• DESCRIPTION OF THE TASK
Reproduce the transcript on repeated prayer word for word, from "Well, there is" down to "going to yield.".

• EXERCISE PASSAGE
<<<<

Interview with

Founder & Teacher, desiringGod.org

Audio Transcript

If the Lord hears our prayers, why do we find it necessary to pray for the same things over and over and over again, Pastor John? Is it not enough just to pray once? Why do we pray repetitively for the same things?

Well, there is an obedience aspect to repeated prayer. Let’s start there, because Jesus gave at least two parables in which the point of the parable was “keep on knocking.” He tells the parable in which the widow repeatedly pleading, “Give me vindication, give me vindication,” wore the judge out, and so he yielded and gave her vindication. And then he said if that evil judge is willing to yield, you know your God in heaven is going to yield.

And yet the point, I think, is that the chapter begins, “And he told them a parable to the effect that they ought always to pray and not lose heart” (Luke 18:1). So clearly, “Vindicate us,” “Hallowed be your name,” “Bring your kingdom,” or “Save my lost loved one,” should be repeated.

Vain Repetition and Meaningful Repetition

Now that does raise the question: What is the difference between the repeated requests of Luke 11:5-8 and Luke 18:1-8 and the vain repetitions of Matthew 6:7 where it says “do not heap up empty phrases as the Gentiles do, for they think that they will be heard for their many words.”

>>>>

• DATA RECORDS

<<<<

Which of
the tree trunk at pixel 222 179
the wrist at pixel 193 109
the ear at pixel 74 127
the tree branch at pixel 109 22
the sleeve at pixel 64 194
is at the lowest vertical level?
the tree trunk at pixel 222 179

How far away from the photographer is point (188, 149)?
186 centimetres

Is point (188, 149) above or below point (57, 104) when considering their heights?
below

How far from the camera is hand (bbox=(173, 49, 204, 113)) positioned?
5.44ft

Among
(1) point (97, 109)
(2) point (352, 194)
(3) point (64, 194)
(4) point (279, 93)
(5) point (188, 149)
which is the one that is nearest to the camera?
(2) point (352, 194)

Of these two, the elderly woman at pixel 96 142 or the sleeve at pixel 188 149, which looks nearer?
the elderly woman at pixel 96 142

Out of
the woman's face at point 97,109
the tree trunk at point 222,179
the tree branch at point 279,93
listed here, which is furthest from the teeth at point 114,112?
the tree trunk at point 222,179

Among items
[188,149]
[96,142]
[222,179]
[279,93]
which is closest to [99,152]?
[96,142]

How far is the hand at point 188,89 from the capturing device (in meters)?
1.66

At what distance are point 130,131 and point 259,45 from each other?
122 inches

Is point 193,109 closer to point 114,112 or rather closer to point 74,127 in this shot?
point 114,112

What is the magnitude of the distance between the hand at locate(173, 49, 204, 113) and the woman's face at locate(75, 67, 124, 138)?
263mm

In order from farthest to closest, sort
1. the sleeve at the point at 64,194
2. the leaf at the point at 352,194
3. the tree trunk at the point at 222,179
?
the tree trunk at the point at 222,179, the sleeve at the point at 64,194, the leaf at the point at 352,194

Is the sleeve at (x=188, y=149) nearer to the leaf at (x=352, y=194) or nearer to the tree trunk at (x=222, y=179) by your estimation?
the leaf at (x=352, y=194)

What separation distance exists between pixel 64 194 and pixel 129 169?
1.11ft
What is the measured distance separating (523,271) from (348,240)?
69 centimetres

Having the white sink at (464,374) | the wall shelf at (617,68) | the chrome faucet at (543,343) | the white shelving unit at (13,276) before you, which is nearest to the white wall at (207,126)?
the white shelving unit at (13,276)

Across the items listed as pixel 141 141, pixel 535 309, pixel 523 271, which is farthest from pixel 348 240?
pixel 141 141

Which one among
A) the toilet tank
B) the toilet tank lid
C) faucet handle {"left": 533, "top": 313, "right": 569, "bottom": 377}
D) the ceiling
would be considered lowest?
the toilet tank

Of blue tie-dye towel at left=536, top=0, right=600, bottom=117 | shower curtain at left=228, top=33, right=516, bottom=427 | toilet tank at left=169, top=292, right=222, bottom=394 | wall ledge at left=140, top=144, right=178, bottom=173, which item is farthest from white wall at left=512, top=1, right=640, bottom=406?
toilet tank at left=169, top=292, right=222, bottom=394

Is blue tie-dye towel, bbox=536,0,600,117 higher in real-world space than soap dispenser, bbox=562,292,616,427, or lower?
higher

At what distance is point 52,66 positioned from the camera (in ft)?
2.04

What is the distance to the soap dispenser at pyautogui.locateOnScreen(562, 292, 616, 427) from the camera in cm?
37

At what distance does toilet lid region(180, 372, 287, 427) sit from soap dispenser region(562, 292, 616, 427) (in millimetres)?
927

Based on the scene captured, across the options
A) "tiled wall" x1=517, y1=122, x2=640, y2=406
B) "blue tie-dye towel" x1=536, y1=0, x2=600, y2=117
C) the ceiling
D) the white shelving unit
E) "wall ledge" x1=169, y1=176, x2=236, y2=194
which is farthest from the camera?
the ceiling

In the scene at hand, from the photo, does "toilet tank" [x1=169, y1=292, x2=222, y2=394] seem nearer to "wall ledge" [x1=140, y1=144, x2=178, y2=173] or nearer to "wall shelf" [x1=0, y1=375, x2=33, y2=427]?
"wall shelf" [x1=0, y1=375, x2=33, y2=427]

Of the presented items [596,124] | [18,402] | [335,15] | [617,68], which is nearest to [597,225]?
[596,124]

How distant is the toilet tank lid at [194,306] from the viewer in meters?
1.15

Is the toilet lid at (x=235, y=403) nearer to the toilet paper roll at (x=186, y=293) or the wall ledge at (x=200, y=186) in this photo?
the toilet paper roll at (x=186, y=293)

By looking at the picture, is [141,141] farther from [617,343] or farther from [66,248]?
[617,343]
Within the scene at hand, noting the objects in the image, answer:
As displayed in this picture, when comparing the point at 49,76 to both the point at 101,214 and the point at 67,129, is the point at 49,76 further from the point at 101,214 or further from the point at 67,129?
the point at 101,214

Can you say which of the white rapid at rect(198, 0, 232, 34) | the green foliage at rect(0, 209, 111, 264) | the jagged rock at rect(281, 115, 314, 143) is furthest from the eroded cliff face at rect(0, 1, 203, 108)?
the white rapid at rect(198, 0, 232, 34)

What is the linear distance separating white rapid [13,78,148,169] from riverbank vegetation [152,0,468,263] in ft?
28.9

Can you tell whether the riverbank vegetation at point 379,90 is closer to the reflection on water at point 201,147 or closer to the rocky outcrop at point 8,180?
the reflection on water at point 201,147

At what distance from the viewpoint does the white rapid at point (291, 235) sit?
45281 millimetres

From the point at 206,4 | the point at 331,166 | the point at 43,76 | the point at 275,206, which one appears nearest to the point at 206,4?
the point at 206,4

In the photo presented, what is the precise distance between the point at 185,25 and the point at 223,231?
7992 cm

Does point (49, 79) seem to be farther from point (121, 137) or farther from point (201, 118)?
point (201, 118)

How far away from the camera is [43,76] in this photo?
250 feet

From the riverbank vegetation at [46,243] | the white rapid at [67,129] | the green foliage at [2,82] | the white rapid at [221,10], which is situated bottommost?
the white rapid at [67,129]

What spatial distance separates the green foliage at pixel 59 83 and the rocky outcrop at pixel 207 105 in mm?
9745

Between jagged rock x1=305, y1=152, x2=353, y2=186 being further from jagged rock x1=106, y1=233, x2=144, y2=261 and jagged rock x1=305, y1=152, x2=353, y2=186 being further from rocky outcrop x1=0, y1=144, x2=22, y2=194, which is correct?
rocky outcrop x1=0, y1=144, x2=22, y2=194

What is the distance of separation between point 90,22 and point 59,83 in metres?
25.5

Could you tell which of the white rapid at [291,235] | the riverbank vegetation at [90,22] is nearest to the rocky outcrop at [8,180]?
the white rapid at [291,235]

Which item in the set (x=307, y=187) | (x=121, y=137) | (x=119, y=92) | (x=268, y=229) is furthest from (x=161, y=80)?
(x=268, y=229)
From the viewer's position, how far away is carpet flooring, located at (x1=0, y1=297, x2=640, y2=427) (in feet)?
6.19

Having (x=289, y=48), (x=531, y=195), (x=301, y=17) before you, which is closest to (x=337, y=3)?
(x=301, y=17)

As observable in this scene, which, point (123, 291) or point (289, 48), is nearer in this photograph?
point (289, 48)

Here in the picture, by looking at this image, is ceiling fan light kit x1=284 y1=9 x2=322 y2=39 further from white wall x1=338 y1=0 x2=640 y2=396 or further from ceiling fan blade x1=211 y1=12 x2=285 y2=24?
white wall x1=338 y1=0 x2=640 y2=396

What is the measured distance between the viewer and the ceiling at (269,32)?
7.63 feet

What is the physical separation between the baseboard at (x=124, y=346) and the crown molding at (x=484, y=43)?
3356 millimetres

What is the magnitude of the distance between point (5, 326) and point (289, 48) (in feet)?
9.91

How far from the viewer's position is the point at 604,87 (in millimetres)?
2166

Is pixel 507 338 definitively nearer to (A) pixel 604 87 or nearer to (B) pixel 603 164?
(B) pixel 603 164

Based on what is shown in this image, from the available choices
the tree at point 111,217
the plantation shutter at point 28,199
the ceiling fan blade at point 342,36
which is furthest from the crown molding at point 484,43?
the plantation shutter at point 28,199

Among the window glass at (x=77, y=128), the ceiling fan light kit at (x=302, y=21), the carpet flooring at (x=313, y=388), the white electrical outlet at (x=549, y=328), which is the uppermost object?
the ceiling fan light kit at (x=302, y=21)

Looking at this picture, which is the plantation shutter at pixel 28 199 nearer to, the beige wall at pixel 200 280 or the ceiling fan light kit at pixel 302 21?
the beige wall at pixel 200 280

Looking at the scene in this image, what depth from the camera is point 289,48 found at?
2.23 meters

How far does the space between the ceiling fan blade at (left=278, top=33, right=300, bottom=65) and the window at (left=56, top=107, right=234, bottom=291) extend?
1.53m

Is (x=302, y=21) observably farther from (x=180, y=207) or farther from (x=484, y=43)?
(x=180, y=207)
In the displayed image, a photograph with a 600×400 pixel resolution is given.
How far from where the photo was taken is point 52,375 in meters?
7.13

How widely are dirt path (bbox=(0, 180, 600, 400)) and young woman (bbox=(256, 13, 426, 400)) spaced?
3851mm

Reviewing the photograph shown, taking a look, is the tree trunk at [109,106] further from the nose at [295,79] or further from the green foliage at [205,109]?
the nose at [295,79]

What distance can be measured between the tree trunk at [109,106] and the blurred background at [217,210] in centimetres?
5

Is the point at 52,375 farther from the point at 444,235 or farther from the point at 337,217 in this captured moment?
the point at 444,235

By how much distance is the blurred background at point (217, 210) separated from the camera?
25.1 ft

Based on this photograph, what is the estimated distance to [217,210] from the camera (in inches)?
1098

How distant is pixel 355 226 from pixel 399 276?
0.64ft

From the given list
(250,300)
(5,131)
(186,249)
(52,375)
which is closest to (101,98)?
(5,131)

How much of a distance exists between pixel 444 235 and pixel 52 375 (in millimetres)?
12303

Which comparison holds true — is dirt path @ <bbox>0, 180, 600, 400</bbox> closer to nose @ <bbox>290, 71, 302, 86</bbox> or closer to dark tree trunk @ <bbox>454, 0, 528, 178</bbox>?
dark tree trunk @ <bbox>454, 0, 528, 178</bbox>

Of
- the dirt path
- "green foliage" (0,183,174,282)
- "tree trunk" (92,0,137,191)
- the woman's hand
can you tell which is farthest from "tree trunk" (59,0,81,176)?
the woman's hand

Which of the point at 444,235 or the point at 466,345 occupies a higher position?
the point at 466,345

>>>>

• ANSWER BELOW
Well, there is an obedience aspect to repeated prayer. Let’s start there, because Jesus gave at least two parables in which the point of the parable was “keep on knocking.” He tells the parable in which the widow repeatedly pleading, “Give me vindication, give me vindication,” wore the judge out, and so he yielded and gave her vindication. And then he said if that evil judge is willing to yield, you know your God in heaven is going to yield.